Tommaso d’Aquino (1225-1274) merita certamente di essere riscoperto e riletto. Lo fa un recentissimo saggio di Giuseppe Savagnone

Difficile nella società della comunicazione digitale leggere un autore della scolastica medioevale come Tommaso d’Aquino, di cui ricorre l’ottocentesimo anniversario dalla nascita. E ciò non soltanto per l’estensione della sua opera, di cui sembra difficile proporre una sintesi, ma anche perché talora si pensa erroneamente che il suo pensiero sia una sorta di catechismo privo d’interesse per il filosofo d’oggi oppure una mera traduzione di Aristotele in salsa cristiana. Per cui tanto varrebbe la pena leggere il più laico e obiettivo originale.



Può certamente aiutare a introdurre al suo pensiero una buona presentazione che sia fedele, il più possibile chiara e che ne esalti con misura l’attualità. Il recente volume di Giuseppe Savagnone, Lo stupore dell’essere. Il pensiero alternativo di Tommaso d’Aquino (Marcianum Press, 2025) fa proprio al caso nostro.



Non possiamo che limitarci a qualche breve cenno sul suo contenuto. Innanzitutto, alcune osservazioni di metodo: contro il rischio del narcisismo che contraddistingue spesso l’intellettuale di oggi, “l’originalità dello stile dell’Aquinate si manifesta, paradossalmente, nel suo rendersi invisibile per lasciare spazio all’oggetto della ricerca”.

Inoltre, se oggi è diventato un problema capire che cosa distingue l’intelligenza artificiale da quella umana, “forse è perché quest’ultima viene spesso concepita e usata come quella artificiale. La via per ristabilire la differenza è allora di ricuperare la dimensione umana del pensare”. E questa dimensione è contraddistinta essenzialmente proprio da quello stupore di fronte all’essere e al bene che è possibile per Tommaso grazie alle prime evidenze dell’intelletto.



Savagnone cita, per contrasto, l’affermazione di Francis Bacon che è all’origine dell’età moderna secondo cui la scienza “distrugge la vana ed eccessiva meraviglia per le cose che è la sorgente della debolezza nel giudicare”. Proprio l’opposto della posizione di Platone, Aristotele e soprattutto di Tommaso.
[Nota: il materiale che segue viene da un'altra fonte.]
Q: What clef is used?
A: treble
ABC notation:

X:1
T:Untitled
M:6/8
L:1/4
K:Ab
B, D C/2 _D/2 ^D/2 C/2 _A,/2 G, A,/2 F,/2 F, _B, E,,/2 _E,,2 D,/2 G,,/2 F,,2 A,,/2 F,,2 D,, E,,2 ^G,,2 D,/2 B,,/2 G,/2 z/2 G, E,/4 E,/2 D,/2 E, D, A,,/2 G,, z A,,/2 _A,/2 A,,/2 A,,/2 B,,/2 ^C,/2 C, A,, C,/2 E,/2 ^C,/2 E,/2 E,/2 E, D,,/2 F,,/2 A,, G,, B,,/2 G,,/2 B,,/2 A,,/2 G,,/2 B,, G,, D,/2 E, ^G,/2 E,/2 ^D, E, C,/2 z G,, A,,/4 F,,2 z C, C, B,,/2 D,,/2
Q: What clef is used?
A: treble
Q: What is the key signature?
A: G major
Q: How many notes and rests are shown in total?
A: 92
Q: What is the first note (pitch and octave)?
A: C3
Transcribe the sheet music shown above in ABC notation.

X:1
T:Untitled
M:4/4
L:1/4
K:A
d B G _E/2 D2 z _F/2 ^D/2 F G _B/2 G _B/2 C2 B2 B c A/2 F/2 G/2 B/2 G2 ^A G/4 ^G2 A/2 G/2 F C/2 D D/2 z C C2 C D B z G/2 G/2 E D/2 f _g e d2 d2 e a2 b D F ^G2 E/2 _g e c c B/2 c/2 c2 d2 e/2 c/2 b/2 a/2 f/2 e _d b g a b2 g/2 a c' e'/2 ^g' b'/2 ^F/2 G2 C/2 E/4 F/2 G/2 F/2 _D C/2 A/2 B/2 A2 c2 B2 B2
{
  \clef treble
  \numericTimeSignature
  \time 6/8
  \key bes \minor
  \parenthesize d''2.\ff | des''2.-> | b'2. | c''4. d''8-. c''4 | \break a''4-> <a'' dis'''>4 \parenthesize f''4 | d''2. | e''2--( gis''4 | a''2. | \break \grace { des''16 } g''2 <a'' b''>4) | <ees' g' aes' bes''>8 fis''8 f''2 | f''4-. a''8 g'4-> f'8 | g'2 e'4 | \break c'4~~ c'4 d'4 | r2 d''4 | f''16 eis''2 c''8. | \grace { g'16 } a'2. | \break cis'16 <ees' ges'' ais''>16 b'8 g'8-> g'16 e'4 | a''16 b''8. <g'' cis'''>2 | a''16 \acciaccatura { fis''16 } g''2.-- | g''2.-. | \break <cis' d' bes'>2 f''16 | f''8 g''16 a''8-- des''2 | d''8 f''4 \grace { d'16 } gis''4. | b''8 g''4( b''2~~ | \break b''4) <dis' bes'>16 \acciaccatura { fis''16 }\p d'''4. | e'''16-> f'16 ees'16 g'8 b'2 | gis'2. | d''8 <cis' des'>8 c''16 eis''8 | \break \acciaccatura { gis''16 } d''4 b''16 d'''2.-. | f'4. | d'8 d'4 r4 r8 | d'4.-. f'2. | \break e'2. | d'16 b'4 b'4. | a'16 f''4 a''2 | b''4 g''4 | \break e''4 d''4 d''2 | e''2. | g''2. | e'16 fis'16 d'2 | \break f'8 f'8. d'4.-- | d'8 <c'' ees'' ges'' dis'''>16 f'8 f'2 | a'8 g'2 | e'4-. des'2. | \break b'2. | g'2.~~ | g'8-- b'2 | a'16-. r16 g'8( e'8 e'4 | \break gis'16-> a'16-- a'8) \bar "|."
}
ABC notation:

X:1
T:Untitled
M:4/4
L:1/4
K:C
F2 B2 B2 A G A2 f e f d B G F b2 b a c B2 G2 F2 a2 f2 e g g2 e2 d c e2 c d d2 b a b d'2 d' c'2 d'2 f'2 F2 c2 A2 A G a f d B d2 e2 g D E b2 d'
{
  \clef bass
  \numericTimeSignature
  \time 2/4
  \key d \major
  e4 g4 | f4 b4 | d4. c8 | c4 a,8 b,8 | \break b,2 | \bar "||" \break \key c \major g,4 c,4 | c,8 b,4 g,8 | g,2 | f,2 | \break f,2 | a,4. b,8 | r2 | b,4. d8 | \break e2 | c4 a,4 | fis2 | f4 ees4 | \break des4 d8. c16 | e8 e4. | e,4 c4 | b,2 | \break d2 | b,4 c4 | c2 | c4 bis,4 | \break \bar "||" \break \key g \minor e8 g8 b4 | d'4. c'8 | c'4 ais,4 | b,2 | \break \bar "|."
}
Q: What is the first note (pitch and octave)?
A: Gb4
Quest’ultimo insiste sul miracolo della realtà del mondo che è attuata dall’atto d’essere, che è ontologicamente bene e che oggi si ripresenta con forza come esigenza della sensibilità ecologica: “i sostenitori dell’ecologismo hanno riscoperto la dottrina del bene ontologico, che era fondamentale nel pensiero di Tommaso d’Aquino”.

In quanto creatore, il Dio di Tommaso sottende intimamente e insieme discretamente alla realtà del mondo. E proprio per questo essa ha una sua bontà e autonomia che permette di lasciare spazio all’evoluzione della natura secondo sue proprie leggi e pure al processo storico. Afferma, infatti, l’Aquinate: “Togliere perfezione alla realtà creata significa togliere perfezione alla divina natura”.

Il senso della realtà ultimamente come Mistero, sovrabbondanza d’intelligibilità, in cui Dio è al centro, è particolarmente attuale in un’epoca come la nostra, in cui l’uomo si sente isolato, solo con sé stesso, senza più un oggetto adeguato alla sua strutturale apertura all’infinito.

Non a caso Tommaso afferma che “ogni peccato si fonda su qualche appetito naturale; e […] l’uomo con qualsiasi appetito naturale desidera la somiglianza divina, in quanto ogni bene naturalmente desiderato è una certa somiglianza della bontà divina. La tensione verso Dio non viene meno neppure nell’individuo più spregevole e nel malvagio che resta sempre un essere umano”.

Per cui è sempre possibile un cammino di conversione da uno scopo della vita più limitato a uno più comprensivo. Anziché una morale intesa come complesso di soffocanti doveri, traspare in Tommaso una concezione della positività della vita e dell’agire, dove l’amore di sé non è in contrasto con l’amore di Dio anche solo implicitamente conosciuto e amato.